- **Texto citado**
◆ ◆ ◆ ◆

La gran condena de García —y su gracia para nosotros, los lectores— es tener una gran ambición literaria y, al mismo tiempo, multitud de dudas. García pretende trascender, por eso la primera regla que se impone —y que incumple— es no hablar en primera persona, para evitar que el relato se achique y se limite. Él, dice, quiere escribir algo que interese a todos: «No usar la voz íntima, sino el gran rumor». El propósito es inventar, no aprovecharse de lo ya vivido, crear personajes con una genealogía detrás, dotarlos de un carácter coherente y atractivo, adornar sus vidas con multitud de detalles. Pero fracasa en el intento, porque, al abrazar tan altas pretensiones, sus criaturas nacen acartonadas, mustias. Lo mismo le sucede con los escenarios, pues se resiste a tomar «el camino trillado y conocido» que corresponde a su clase social y sus recursos económicos. Por un lado, García ambiciona escribir sobre ambientes lejanos, de otros estilos y otras épocas —de los que, lógicamente, no tiene ni idea— pero, por otro, documentarse le parece «artificioso y deshonesto». ¿Hay en El libro vacío una apuesta por la honestidad literaria? ¿Los fracasos de García son, en realidad, un cuestionamiento de la ficción pura y el artificio? Interpretarlo así sería demasiado simplista. No debemos olvidar que García es, en sí mismo, una ficción, y que no hay mayor artificio que el que construye Vicens: un libro que nace del vacío y aboca al vacío, un libro cuya única razón de ser son sus meros deseos de existencia, y que se sustenta en intentos fallidos, impulsos, idas y vueltas.
Lo que sí parece claro es que El libro vacío podría ser un magnífico instrumento en los talleres literarios a modo de ariete contra la segmentación, tan antinatural y —aquí sí— artificiosa, de los textos. Por ejemplo, García expone con claridad que el tema no es algo que pueda extraerse de un relato como quien exprime una naranja, pero que tampoco funciona como premisa. La acción en sí, el argumento, también es insuficiente, de modo que al final el hecho literario es cuestión, cómo no, de lenguaje: «No se trata de sucesos, de acontecimientos con fecha, personajes y desenlace. No, ¿cómo decirlo? Se trata de escribir y entonces, necesariamente, hay que marcar un tema, pero más que marcarlo, porque no tengo el tema que interese a todos, hay que desvanecerlo, diluirlo en las palabras mismas. ¡Otra vez las palabras! ¡Cómo atormentan!».

◆ ◆ ◆ ◆

- **Tarea requerida 1**
Extrae cada línea de las entradas en la que aparezca la palabra "separating".
Las entradas no guardan ninguna relación con el texto citado.

- **Entradas sin procesar**

◆ ◆ ◆ ◆

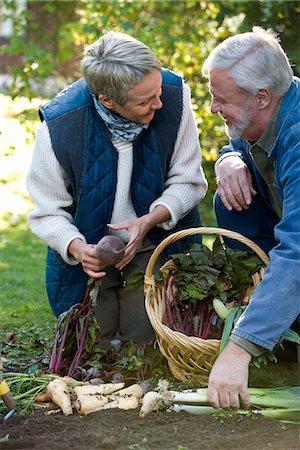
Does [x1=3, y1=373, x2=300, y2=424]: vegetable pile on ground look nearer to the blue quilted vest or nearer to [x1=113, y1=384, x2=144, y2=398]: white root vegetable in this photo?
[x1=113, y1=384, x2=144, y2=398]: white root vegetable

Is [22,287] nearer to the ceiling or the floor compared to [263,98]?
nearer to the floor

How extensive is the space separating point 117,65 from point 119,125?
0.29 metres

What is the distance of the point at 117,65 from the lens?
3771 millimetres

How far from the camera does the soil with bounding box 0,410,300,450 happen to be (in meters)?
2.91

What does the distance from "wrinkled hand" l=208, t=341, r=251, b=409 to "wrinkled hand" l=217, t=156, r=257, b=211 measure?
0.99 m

◆ ◆ ◆ ◆

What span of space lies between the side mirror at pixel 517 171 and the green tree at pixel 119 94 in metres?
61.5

◆ ◆ ◆ ◆

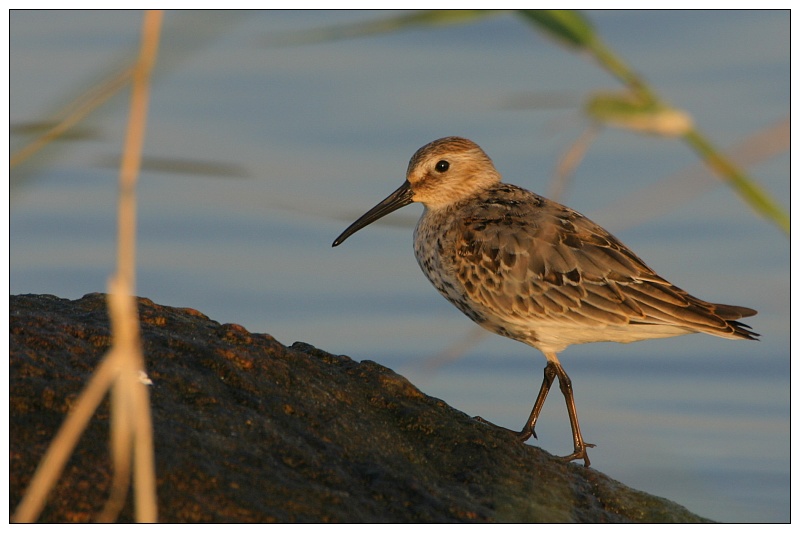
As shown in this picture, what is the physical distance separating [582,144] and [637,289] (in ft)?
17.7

◆ ◆ ◆ ◆

- **Tarea requerida 2**
Enumera las expresiones que el texto citado reproduce entre comillas angulares en el párrafo que empieza con «La gran condena de García».

- **Resultado 1**
How extensive is the space separating point 117,65 from point 119,125?
As shown in this picture, what is the physical distance separating [582,144] and [637,289] (in ft)?

- **Resultado 2**
- «No usar la voz íntima, sino el gran rumor»
- «el camino trillado y conocido»
- «artificioso y deshonesto»